──────── Provided records ────────

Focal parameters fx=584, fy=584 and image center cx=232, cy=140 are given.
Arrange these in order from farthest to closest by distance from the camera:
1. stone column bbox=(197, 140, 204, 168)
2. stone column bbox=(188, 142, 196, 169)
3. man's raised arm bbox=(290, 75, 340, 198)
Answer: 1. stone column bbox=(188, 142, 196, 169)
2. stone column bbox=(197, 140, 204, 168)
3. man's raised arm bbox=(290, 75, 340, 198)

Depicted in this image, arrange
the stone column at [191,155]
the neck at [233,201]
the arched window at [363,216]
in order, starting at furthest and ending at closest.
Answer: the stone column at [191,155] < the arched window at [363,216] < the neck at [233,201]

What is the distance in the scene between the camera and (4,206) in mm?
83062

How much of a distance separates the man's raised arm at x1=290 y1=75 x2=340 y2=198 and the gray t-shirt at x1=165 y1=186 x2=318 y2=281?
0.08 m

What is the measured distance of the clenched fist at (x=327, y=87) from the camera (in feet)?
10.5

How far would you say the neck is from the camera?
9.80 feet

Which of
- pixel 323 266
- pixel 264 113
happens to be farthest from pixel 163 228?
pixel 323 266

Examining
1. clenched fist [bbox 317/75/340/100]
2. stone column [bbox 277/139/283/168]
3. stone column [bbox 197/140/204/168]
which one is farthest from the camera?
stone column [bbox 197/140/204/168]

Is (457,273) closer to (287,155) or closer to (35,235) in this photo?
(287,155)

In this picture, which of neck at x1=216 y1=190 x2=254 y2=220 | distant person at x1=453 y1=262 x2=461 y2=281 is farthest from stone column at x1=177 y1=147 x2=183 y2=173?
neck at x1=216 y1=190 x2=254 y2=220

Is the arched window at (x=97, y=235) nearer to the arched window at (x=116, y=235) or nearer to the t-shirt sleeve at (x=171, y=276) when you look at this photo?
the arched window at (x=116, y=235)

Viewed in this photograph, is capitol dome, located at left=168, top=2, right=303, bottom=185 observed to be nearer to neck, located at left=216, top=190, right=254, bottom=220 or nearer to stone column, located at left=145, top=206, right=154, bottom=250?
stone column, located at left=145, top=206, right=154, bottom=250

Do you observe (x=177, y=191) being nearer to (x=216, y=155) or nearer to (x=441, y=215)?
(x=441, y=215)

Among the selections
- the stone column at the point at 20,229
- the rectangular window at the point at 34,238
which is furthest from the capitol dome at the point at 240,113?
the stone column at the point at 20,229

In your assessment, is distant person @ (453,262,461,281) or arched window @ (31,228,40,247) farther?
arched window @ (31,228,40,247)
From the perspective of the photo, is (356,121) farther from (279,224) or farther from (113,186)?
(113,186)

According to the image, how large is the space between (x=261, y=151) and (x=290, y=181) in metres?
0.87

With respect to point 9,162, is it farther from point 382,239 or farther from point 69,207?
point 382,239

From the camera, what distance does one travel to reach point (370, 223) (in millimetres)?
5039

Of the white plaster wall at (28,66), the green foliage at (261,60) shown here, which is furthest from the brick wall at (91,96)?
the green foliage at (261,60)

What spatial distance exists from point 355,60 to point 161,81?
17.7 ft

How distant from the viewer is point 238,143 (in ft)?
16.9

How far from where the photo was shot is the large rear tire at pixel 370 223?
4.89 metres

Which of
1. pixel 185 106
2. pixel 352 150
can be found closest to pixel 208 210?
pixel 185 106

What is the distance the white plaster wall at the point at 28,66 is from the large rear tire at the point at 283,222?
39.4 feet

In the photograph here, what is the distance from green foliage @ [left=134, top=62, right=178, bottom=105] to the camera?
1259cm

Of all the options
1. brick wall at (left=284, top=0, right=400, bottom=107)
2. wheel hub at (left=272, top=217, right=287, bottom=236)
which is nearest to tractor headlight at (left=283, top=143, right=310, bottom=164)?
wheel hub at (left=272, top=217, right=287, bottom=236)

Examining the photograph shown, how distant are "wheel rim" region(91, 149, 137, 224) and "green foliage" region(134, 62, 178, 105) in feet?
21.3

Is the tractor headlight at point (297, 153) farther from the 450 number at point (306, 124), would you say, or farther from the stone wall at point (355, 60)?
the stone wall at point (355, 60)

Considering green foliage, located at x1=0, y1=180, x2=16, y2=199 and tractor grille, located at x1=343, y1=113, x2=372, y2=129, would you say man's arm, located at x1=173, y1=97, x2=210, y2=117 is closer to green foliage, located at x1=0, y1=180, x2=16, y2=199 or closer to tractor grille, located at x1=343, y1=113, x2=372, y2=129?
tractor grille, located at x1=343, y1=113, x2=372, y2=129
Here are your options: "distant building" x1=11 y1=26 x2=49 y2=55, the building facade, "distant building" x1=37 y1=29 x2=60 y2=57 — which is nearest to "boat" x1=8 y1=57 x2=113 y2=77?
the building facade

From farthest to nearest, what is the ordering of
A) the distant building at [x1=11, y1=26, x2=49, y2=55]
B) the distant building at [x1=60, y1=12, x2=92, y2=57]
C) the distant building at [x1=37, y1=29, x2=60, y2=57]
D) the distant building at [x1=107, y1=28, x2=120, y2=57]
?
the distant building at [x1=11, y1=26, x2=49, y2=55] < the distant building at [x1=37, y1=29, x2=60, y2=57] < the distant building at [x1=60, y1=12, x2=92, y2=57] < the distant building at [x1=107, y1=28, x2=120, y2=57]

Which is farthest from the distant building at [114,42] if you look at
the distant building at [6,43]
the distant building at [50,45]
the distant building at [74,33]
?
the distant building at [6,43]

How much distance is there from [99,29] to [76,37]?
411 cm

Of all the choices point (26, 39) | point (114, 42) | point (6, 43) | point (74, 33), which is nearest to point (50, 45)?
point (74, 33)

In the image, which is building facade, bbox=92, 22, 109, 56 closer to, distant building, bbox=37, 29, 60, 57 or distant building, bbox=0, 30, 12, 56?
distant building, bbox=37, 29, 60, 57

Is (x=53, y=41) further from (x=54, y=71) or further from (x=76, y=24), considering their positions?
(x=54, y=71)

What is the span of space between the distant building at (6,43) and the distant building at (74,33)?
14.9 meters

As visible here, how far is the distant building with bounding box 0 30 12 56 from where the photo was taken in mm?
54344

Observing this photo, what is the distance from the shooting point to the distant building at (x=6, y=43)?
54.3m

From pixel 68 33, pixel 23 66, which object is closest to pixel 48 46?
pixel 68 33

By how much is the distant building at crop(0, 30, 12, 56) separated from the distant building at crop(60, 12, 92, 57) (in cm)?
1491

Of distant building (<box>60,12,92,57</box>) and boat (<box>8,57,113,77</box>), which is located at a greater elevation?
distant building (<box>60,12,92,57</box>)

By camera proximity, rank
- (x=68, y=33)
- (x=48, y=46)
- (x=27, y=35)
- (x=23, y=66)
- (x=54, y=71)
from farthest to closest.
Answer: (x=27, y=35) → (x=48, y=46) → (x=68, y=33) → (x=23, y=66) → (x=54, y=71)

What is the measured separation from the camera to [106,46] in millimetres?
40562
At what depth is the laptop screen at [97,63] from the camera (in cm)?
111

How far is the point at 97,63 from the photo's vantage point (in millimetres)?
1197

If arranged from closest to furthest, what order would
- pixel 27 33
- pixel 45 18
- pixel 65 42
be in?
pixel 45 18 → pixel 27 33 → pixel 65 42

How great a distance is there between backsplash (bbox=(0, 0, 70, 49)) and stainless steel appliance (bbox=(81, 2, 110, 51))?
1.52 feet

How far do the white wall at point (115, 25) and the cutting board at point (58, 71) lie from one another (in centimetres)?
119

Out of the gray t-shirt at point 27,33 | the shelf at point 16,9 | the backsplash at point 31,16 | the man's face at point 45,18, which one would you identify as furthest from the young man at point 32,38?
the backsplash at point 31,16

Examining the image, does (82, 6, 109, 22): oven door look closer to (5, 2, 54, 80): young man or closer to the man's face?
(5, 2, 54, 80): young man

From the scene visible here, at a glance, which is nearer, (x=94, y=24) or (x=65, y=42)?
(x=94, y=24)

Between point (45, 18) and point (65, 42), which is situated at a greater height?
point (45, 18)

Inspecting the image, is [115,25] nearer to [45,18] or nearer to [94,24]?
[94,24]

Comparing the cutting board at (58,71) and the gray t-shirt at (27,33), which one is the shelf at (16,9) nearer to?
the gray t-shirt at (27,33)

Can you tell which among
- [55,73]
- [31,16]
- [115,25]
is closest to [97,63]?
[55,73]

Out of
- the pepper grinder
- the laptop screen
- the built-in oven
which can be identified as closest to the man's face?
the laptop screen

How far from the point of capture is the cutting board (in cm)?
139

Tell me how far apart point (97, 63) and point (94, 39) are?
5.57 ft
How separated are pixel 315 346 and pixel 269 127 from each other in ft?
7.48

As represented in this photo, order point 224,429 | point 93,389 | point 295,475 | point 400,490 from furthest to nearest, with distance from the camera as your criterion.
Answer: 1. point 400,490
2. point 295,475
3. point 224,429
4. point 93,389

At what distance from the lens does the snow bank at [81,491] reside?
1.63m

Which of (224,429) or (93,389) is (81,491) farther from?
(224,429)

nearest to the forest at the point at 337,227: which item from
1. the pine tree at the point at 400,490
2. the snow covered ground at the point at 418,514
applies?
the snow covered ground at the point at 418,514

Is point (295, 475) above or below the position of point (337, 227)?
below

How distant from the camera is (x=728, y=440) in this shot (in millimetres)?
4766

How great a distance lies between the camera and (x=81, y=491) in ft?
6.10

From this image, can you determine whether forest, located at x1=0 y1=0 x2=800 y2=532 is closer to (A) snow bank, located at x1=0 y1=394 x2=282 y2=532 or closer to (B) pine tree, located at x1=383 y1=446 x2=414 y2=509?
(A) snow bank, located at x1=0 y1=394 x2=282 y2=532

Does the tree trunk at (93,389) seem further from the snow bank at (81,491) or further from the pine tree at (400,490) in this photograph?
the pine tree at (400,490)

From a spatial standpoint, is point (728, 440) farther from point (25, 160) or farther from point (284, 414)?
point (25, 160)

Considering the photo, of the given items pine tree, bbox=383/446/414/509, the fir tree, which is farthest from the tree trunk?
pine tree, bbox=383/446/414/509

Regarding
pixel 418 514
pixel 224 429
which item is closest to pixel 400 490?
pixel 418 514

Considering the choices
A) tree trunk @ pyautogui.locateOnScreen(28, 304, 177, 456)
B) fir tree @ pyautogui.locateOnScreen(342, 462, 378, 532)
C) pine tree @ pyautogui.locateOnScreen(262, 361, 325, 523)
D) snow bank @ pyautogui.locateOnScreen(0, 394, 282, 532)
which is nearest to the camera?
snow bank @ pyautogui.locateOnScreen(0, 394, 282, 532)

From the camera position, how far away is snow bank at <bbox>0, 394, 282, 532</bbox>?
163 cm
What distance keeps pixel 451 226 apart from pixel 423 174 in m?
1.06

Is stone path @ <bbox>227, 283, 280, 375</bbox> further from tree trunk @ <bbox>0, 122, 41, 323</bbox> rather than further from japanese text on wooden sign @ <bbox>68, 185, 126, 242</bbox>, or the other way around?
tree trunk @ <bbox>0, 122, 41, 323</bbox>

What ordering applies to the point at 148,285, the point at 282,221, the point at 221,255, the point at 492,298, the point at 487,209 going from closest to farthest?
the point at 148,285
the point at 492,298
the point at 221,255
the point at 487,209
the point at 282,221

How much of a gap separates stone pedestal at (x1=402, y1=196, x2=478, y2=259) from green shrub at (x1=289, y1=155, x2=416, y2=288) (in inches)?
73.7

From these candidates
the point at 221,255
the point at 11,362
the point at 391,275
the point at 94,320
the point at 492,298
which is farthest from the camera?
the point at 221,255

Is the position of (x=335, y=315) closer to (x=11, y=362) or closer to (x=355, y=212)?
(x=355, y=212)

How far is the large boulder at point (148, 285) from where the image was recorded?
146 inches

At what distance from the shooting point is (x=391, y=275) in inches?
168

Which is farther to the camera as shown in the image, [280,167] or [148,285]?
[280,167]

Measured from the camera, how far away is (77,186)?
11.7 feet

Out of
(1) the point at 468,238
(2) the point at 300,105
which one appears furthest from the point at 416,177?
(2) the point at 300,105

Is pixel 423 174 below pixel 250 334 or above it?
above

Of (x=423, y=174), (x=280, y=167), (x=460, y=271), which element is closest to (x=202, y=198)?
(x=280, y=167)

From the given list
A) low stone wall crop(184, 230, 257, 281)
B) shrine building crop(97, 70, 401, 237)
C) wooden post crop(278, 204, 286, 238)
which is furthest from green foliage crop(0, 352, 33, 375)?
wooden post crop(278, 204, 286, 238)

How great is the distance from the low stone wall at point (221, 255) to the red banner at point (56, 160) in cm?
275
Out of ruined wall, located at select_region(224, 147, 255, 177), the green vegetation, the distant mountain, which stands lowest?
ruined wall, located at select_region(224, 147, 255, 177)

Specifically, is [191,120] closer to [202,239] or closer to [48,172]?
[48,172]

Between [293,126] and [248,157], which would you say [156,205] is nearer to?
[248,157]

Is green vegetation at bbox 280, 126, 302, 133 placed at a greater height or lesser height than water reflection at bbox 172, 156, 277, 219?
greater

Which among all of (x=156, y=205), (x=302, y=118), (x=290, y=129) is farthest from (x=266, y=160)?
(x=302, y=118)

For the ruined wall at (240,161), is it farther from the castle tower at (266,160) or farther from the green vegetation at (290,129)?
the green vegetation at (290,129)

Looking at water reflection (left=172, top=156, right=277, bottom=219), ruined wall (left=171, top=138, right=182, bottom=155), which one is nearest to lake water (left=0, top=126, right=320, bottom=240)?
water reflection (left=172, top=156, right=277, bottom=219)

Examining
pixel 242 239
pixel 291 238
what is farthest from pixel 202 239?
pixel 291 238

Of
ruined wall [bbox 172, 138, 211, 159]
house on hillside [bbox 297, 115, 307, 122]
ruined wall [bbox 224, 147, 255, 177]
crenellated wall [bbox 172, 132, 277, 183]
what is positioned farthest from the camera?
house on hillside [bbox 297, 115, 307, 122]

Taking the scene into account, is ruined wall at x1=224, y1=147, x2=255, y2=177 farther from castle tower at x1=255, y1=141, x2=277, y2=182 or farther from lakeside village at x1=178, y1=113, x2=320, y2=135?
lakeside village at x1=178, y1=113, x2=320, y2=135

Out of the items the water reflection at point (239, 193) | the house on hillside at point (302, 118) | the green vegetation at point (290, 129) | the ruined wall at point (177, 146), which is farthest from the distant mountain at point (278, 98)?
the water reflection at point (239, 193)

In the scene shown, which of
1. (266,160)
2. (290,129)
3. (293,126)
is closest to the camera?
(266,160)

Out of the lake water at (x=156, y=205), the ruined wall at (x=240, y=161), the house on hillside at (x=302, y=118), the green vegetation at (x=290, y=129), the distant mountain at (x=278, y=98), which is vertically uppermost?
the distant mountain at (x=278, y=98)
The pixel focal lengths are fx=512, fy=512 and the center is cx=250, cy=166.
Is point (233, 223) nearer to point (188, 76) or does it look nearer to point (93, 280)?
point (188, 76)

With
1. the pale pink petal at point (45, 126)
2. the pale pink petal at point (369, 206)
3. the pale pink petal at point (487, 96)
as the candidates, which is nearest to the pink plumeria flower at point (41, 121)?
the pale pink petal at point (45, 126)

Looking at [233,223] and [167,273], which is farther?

────────

* [What the task requires] Return the lines from the line containing "The pixel focal" to the end of the entries above, exactly as they appear and with no other output.

* [The answer]
The pixel focal lengths are fx=512, fy=512 and the center is cx=250, cy=166.
Is point (233, 223) nearer to point (188, 76) or does it look nearer to point (93, 280)?
point (188, 76)

With
1. the pale pink petal at point (45, 126)
2. the pale pink petal at point (369, 206)
3. the pale pink petal at point (487, 96)
as the candidates, which is nearest to the pink plumeria flower at point (41, 121)?
the pale pink petal at point (45, 126)

Looking at [233,223] and [167,273], which is farther?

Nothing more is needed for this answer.